* _Extract to read_
● ● ●

Security review skills are common in community collections. The hesreallyhim/awesome-claude-code list includes security-scanning workflows; the qaskills.sh collection has a security-audit skill covering OWASP, dependency CVEs, and secrets detection. This is a well-understood pattern — it's just missing here.

UI/UX Prototyping: Current State

The designing-ui-ux skill is a production-first design loop — it audits, designs, implements, and verifies in the real app. This is the right scope for a production htmx app.

Prototyping is different: it explores and communicates ideas before committing to production code. Goals are speed (3 layouts in an hour), isolation (test a component without the full app), and stakeholder communication (interactive mockups without backend).

What's missing: A rapid prototyping phase where Claude generates a static HTML mockup using the existing design tokens, serves it locally, and produces stakeholder-share screenshots — all before touching production templates. This should be added as a ## Rapid prototyping section to designing-ui-ux.

● ● ●

* _Extracted material_
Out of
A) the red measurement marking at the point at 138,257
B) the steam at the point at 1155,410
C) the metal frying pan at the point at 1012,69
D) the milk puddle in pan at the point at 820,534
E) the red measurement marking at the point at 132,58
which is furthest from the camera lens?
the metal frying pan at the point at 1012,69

● ● ●

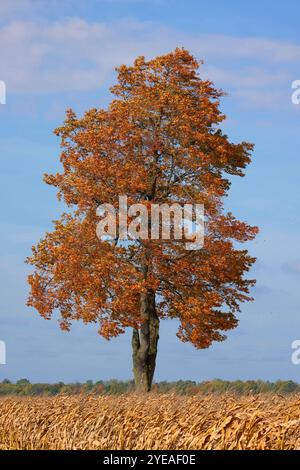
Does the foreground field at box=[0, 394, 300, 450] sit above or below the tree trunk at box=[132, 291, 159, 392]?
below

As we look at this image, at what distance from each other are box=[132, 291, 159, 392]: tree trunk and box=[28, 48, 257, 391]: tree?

● ● ●

* _Work task_
Can you write out the part of the skills review above from "Prototyping is different: it" to "section to designing-ui-ux.", word for word?

* _Problem solution_
Prototyping is different: it explores and communicates ideas before committing to production code. Goals are speed (3 layouts in an hour), isolation (test a component without the full app), and stakeholder communication (interactive mockups without backend).

What's missing: A rapid prototyping phase where Claude generates a static HTML mockup using the existing design tokens, serves it locally, and produces stakeholder-share screenshots — all before touching production templates. This should be added as a ## Rapid prototyping section to designing-ui-ux.